I am trying to profile a deep learning training workload on AGX Orin using Nsight systems. Without the profiler, the workload consumes about 4GB of memory. But when I run it with remote profiling using nsight systems, the memory usage keeps increasing and within a few minutes all 32GB is used up. Is this a memory leak or expected behavior?
I would not expect it to take up this much memory.
@eaverin Since Andrey is out, can you respond to this or refer it to the correct engineer?
Any updates on this?
Thank you @virtual.ramblings for reporting this issue. This sounds like a bug and something we would like to investigate further. What kind of details can you share with us? Will you be willing to share the report file with us? Please note that the report files might contain information about the profiled process and it’s environment (such as filenames, environment variables, process names, symbols and function names, and many more), so please only share the report file if you are comfortable with it.
Thanks for your reply. I will check and get back to you on sharing the report file. Just to be clear, are you referring to the .nsys-rep file that is generated at the end of the profiling session? Will that be sufficient to debug?
.nsys-rep file contains a lot of information to help understand the environment, and get a clue on how to reproduce the issue.
Apologies for the delay, had to work on something else. Here is a link to the .nsys-rep file which has a 5 min run of the workload and the memory usage increased to almost 8GB.
Hi @Andrey_Trachenko, Any updates on this?

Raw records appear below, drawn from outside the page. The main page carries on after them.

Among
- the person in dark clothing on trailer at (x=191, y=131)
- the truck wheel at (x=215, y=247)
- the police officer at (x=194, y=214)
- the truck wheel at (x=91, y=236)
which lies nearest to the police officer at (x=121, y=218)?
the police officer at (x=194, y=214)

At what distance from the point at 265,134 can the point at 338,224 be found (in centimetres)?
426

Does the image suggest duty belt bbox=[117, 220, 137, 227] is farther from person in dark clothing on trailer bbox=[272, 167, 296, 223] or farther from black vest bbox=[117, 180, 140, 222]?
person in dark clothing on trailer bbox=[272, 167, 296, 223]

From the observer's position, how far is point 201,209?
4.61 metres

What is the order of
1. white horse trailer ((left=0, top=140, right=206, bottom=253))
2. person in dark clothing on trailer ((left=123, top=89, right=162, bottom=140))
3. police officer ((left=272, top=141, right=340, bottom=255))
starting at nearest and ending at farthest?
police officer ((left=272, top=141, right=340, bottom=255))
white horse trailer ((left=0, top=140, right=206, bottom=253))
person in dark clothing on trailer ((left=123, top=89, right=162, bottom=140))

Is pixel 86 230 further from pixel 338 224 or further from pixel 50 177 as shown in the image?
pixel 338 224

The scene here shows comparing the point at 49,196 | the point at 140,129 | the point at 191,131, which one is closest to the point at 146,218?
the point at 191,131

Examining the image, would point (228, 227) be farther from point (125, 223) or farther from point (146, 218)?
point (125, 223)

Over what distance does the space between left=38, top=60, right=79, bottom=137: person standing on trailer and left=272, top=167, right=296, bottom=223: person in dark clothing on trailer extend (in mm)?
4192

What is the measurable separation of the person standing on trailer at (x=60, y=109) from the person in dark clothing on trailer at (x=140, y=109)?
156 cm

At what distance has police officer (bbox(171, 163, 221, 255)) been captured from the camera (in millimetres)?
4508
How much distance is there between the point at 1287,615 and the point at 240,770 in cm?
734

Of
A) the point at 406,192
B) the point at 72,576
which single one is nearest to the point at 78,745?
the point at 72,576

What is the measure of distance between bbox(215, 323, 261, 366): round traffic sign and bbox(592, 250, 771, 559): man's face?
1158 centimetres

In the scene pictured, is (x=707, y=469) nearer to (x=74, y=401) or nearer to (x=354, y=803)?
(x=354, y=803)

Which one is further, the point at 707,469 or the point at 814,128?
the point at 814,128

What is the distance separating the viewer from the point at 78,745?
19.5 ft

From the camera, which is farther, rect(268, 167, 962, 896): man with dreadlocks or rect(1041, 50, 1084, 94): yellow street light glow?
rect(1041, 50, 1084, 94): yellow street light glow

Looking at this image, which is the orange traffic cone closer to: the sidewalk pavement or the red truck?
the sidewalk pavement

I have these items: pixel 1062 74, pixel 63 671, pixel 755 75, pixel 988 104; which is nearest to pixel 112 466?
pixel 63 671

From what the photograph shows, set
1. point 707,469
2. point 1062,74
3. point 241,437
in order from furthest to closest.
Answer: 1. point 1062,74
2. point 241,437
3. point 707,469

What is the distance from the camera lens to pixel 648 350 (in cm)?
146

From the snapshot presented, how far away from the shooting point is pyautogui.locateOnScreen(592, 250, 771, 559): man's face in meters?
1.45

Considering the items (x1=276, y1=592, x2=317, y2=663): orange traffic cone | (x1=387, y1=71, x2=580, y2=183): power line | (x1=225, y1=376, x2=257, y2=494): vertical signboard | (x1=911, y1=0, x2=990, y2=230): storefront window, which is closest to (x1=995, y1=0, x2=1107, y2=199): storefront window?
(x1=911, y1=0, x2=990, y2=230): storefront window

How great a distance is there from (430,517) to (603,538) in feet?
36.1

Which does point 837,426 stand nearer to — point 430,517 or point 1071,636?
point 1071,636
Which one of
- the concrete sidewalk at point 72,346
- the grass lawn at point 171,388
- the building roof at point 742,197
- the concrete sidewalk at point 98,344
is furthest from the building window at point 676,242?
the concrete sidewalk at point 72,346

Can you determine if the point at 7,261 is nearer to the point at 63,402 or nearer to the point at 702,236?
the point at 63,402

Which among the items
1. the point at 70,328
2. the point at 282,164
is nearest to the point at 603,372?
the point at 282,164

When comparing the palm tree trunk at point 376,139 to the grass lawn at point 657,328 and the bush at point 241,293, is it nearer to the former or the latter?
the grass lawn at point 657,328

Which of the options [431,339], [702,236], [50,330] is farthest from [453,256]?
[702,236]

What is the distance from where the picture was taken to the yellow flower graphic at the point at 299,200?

Hi @virtual.ramblings, sorry for the delay, I was out for holidays. We’ll look into the issue. Thank you very much for attaching the report file.
No problem! Please let me know what you find.
Hi @virtual.ramblings, here are some findings based on the attached report file:
The CPU sampling frequency is too high - 10 kHz. Not only it causes a lot of events to be generated over the 5 minutes, which slows down the timeline processing, but it also causes a considerable CPU overhead on the devkit, and can skew the results. Given that most of the code seems to be in Python, in which case the backtraces are not very useful, my recommendation is to turn off CPU sampling completely, or dial down the sampling rate to 100 Hz.
Thank you so much for your feedback! Will try this out.
To disable CPU sampling altogether, is this (picture attached) the correct setting?
Do you think the CPU sampling could cause the increased memory usage I’ve been seeing?
We have not confirmed this yet explicitly, but this will likely help.
I tried out the workload with no CPU sampling as you suggested. I still see the increased memory usage. Here is a link to the nsys rep file for a ~8min run I did today where the memory usage went up to ~15GB.
Thank you @virtual.ramblings. Unfortunately, this duration is really pushing the boundary of what we can reasonably support with detailed profiling information in Nsight Systems (from the docs: “Nsight Systems does not support runs of more than 5 minutes duration”). I may suggest using time limit and delayed start to help focus on the smaller part of the application runtime.
That being said, there is a chance that there is a memory leak in the injection libraries or the profiling agent process, and so more memory is used than otherwise would be necessary. We are looking into this, but at this point I don’t have an ETA on when we can have this investigated.
Thanks, I understand. Will stick to shorter runs for now.
I was curious about what you said about the memory leak. I tried out the following. I set the environment variables as indicated, and ran the workload without starting the profiler. Even then, I noticed this increase in memory usage, indicating a possible problem in the injection libraries as you said. In any case, if you find something, please update your findings here, even if it is at a much later point in time. Would really appreciate it.
Thanks for all your help!